Estava em casa, ontem à noite, a tomar notas num bloco sobre este "caso Felgueiras", quando surge na Quadratura do Círculo José Pacheco Pereira dizendo algo que eu próprio acabara de escrever: de entre as várias responsabilidades neste caso não se pode esquecer a dos eleitores, sim, dos eleitores,
dos que supostamente têm sempre razão. Pacheco Pereira diz isto e eu a trovejar palavrões mais palavrões, "
o homem matou-me o post" e coisas assim. O que fazer? Olha, que se lixe, escreve-se tudo à mesma. E é assim.
Esta história de Felgueiras envergonha toda a gente. Envergonha, em primeiro lugar, a própria Fátima Felgueiras, personagem demencialmente cega ao mal que está a fazer a si própria, à imagem global da classe política (e dos autarcas em particular), e, também, à sua terra, alvo, no mínimo, de chacota nacional.
Envergonha também o PS - nacional, distrital e local - que a reconduziu em 2001 como candidata autárquica quando já existia uma (amplamente noticiada) investigação judicial. Envergonha o PS - nacional, distrital e local - pelo que aconteceu em 2001 mas também o PS de agora. Porque reparem: ninguém se deu ao trabalho de expulsar a senhora do partido - e parece-me que fugir à justiça é um bom motivo para um partido expulsar um seu militante. A coisa é patética ao ponto de se ter ficado a saber, ontem, que não só o PS não expulsou a senhora como até foi ela que saiu do partido, pelo seu próprio pé. Por isto e por tudo o mais era importante que, no julgamento, Fátima Felgueira fizesse aquilo que em bom português se chama pôr
a merda na ventoinha, contando a história completa, com os nomes todos, e deixando-se de ameaças veladas. A sanidade política do regime – e do PS como forte sustentáculo desse regime – exige-o. Ressalvo aqui, na questão do PS, duas pessoas que não se deixaram afogar neste lodo: uma está viva e chama-se Francisco Assis; a outra já morreu e chamava-se
Barros Moura.
Esta história envergonha, além do mais, a Justiça portuguesa (quem legisla e quem aplica). Não cabe pura e simplesmente na cabeça de ninguém que uma pessoa fuja à justiça e depois regressse e vá sossegada para casa. Não percebi ainda bem em que se sustentou a justiça para a libertar. Mas custa-me a crer que alguém possa, em seu perfeito juízo, ter argumentado que já não havia perigo de fuga. Não há perigo de fuga para quem já fugiu uma vez? Por amor de Deus! A decisão representa, além do mais, uma verdadeira escola do crime (quem quiser fugir já sabe como regressar sem problemas). Sendo que se sente no ar um insuportável cheiro a decisão negociada entre a arguida e as autoridades judiciais.

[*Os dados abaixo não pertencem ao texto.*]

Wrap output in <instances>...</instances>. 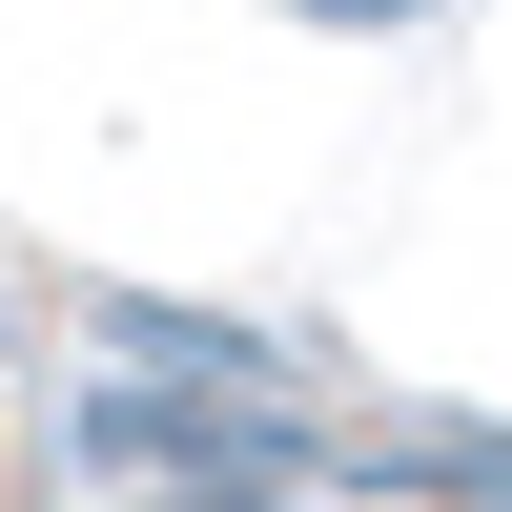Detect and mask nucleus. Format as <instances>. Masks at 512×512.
Returning a JSON list of instances; mask_svg holds the SVG:
<instances>
[]
</instances>
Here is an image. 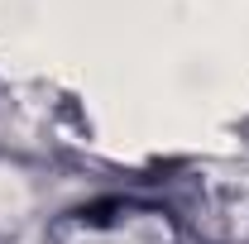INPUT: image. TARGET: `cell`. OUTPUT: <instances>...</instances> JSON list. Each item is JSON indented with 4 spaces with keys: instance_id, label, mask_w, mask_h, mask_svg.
Returning <instances> with one entry per match:
<instances>
[{
    "instance_id": "obj_1",
    "label": "cell",
    "mask_w": 249,
    "mask_h": 244,
    "mask_svg": "<svg viewBox=\"0 0 249 244\" xmlns=\"http://www.w3.org/2000/svg\"><path fill=\"white\" fill-rule=\"evenodd\" d=\"M53 244H173L168 215L154 206H91L72 211L53 230Z\"/></svg>"
}]
</instances>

Por último, os eleitores, aqueles que supostamente têm sempre razão (princípio que partilho mas que, evidentemente, como todos, tem excepções, sendo esta uma delas). Parte do “caso Felgueiras” resulta do facto de a senhora continuar a dispor, aparentemente, de uma forte base eleitoral na sua terra – a qual, aliás, usa e abusa de um “argumento” eleitoral insuportável, o da coacção física.
Em 2001 já a investigação judicial era amplamente noticiada – e mesmo assim Fátima Felgueiras foi reeleita presidente, com uma maioria absoluta bastante segura (52 por cento). Admito que tenha sido uma excelente autarca. E que na terra as alternativas da oposição fossem muito fracas (o poder corrompe e a falta de poder corrompe muito mais). Mas, muito francamente, de que vale a um eleitor eleger uma excelente autarca que está a braços com a justiça e que pode, a qualquer momento, ser forçada a abandonar o mandato (ou a fugir para o Brasil)? A questão nem é, apenas, ética ou moral, é, acima de tudo, prática. Não perceberão que ao eleger candidatos que estão na mira da Justiça estão a potenciar situações de absoluta ingovernabilidade da autarquia – como aliás aconteceu em Felgueiras neste mandato – acabando por se prejudicar mais do que se beneficiar?
Este caso suscita, de facto, múltiplas perplexidades, face a diversas actuações de diversos poderes. É pura cegueira – populismo peronista, no caso - desconsiderar desses poderes o poder dos eleitores.